No deben tributar bienes esenciales, porque hacerlo es inmoral:
- Agua y luz
- Alimentos básicos
- Medicamentos
- Productos de higiene femenina
- Productos para bebés
Forzar impuestos sobre necesidades vitales es explotación y robo sobre derechos fundamentales.
4. Pensamiento filosófico sobre libertad, propiedad y moralidad
Aristóteles: la virtud se realiza en la autarquía del individuo; la imposición sobre la propiedad destruye la libertad ética.

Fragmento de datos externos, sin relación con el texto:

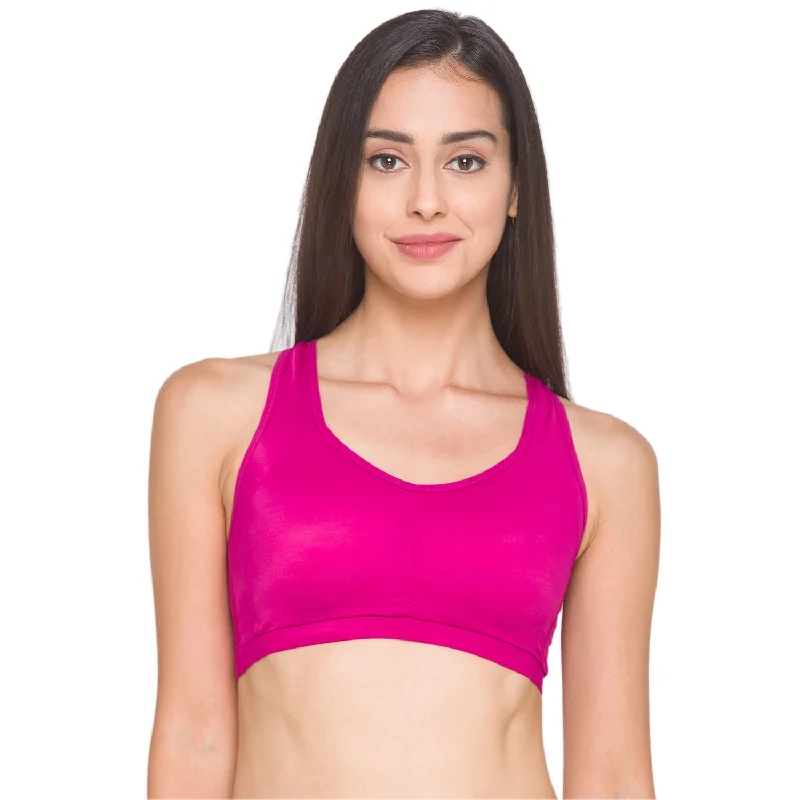 balconette lace bras for a feminine touch Bra with a cotton - lined cup for a natural and soft feel Lightly Padded Non Wired Full Coverage Sports Bra Dark pink balconette lace bras for a feminine touch Bra with a cotton - lined cup for a natural and soft feel Lightly Padded Non Wired Full Coverage Sports Bra Dark pink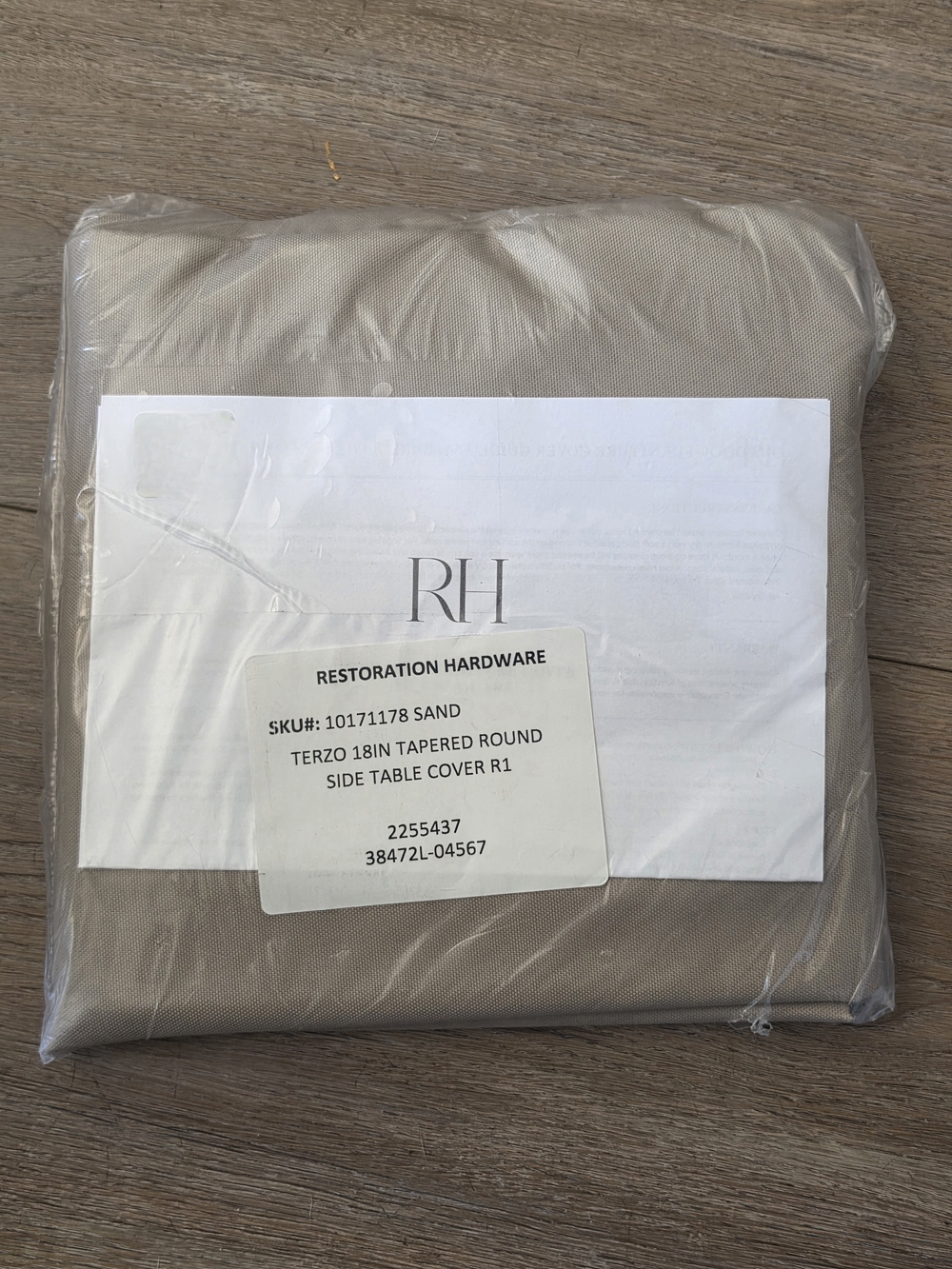 Restoration Hardware Sand Outdoor Furniture Covers Set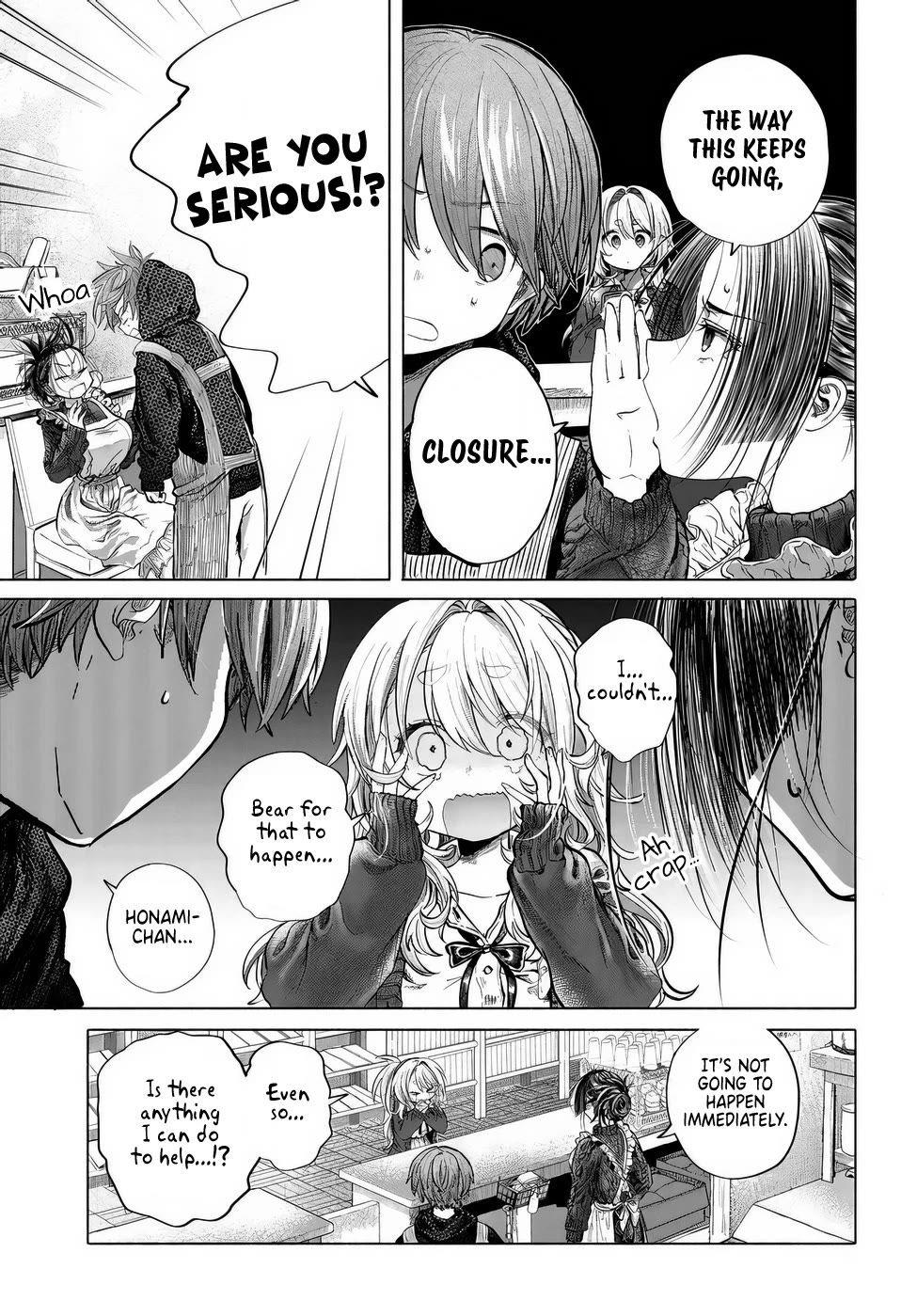 Miss Regular Customer Wants to Enjoy chapter 42 page 3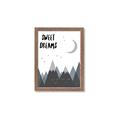 Picture of Sweet Dream Mountain _GroupedProduct_Rectangle_Portrait_Mini_ _GroupedProduct_Rectangle_Portrait_Framed_Matted_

Descartes: la soberanía de la razón individual no puede ser violada; someter al individuo a tributos coercitivos es inmoral.
Ayn Rand: la propiedad es extensión de la vida del individuo; robar por imposición estatal es asesinato económico.
Kant: la moralidad exige respetar a cada persona como fin en sí misma, no como medio; los impuestos coercitivos la tratan como medio para financiar al Estado.
Tocqueville: la centralización estatal erosiona la libertad de los ciudadanos.
Popper: el poder estatal debe tener límites; la coerción fiscal directa puede derivar en tiranía.
5. Ética religiosa
Como enseñó Jesús a Mateo, existen dos lecciones fundamentales sobre impuestos y moralidad:
- Jesús y el César: cuando dijo “Dad a Dios lo que es de Dios y al César lo que es del César”, no legitimaba pagar impuestos al César. Su enseñanza indica que no se debe trabajar ni servir al César; la moralidad y la ética propias —incluido tu trabajo— deben estar únicamente al servicio de Dios. La moneda del César se entrega solo como símbolo, para no aceptar su autoridad sobre nuestra vida ni nuestra propiedad.
- Jesús y Mateo: prohibió a Mateo recaudar impuestos, porque apropiarse del esfuerzo de otro mediante coacción coercitiva es inmoral y pecado. Toda actividad de recaudación forzada constituye pecado, y servir a autoridades humanas que justifican su fuerza con leyes injustas es éticamente inaceptable.
Conclusión
Desde el Think Tank Hispania 1188, como Paleolibertarios Cartesianos y Anarcoliberales Aristotélicos, nuestra propiedad es nuestra, nuestra vida es solo nuestra, y ningún Estado tiene derecho a arrebatarnos lo que ganamos o hemos decidido dar.